DATA PROVIDED:
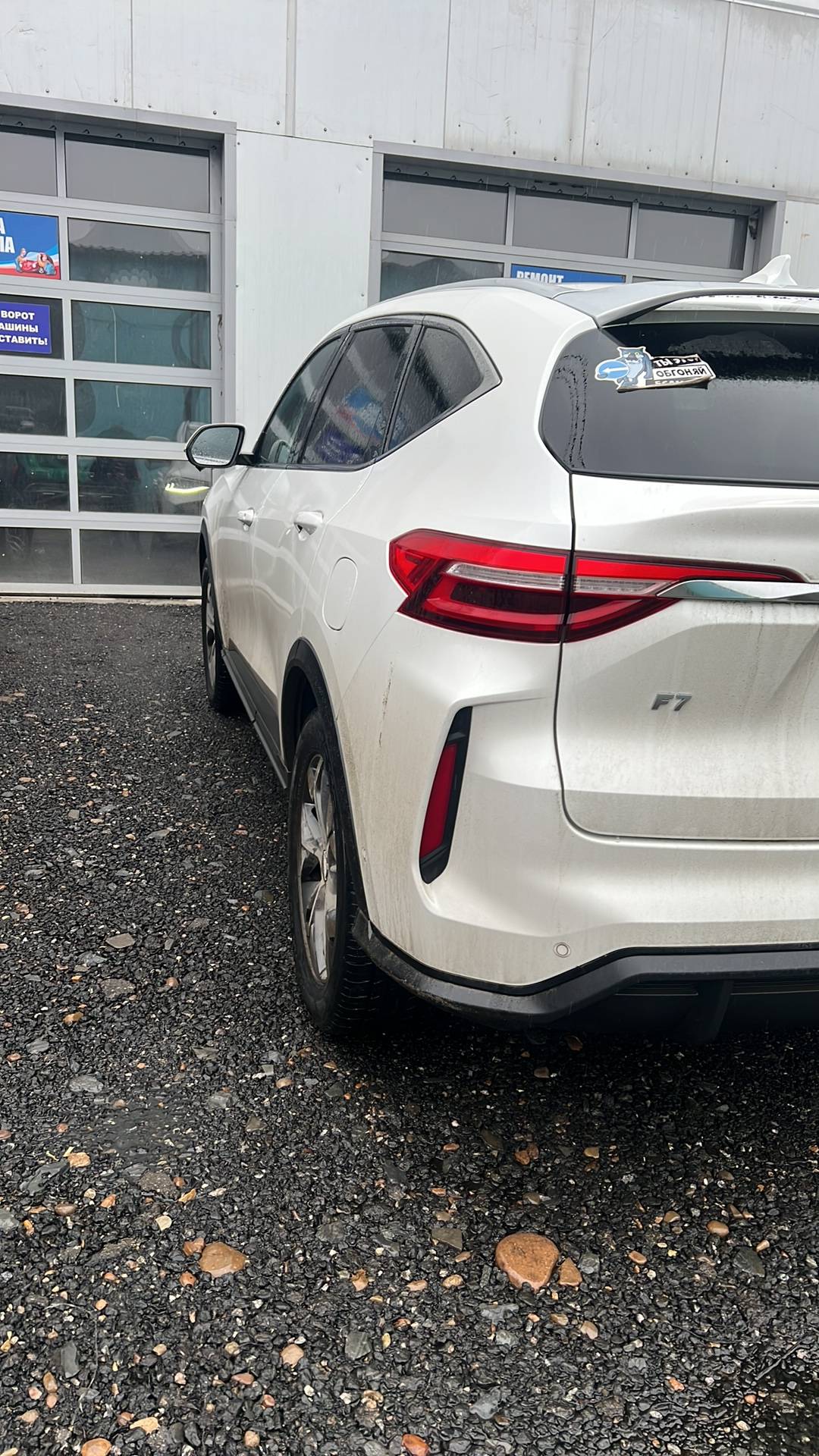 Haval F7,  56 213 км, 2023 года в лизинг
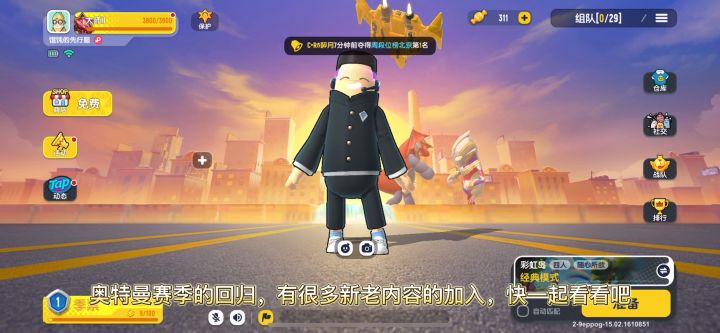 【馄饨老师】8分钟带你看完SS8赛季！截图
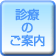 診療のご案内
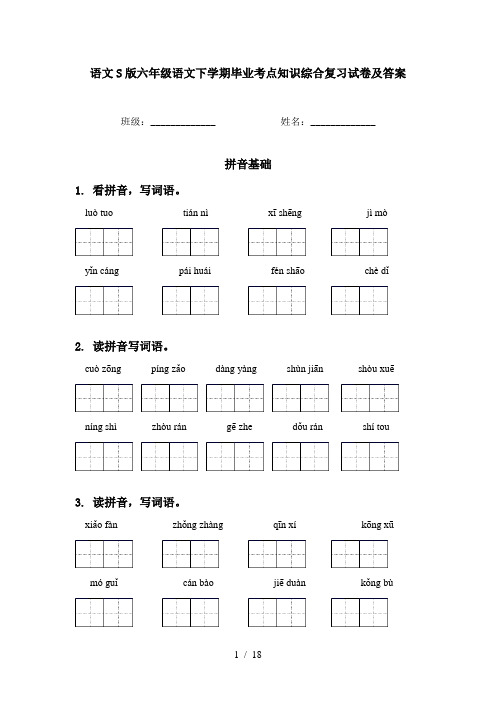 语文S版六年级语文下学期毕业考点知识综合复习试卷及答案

WORK ORDER:
Write out all of the data above exactly, pictures excluded.

TASK SOLUTION:
 Haval F7,  56 213 км, 2023 года в лизинг
 【馄饨老师】8分钟带你看完SS8赛季！截图
 診療のご案内
 语文S版六年级语文下学期毕业考点知识综合复习试卷及答案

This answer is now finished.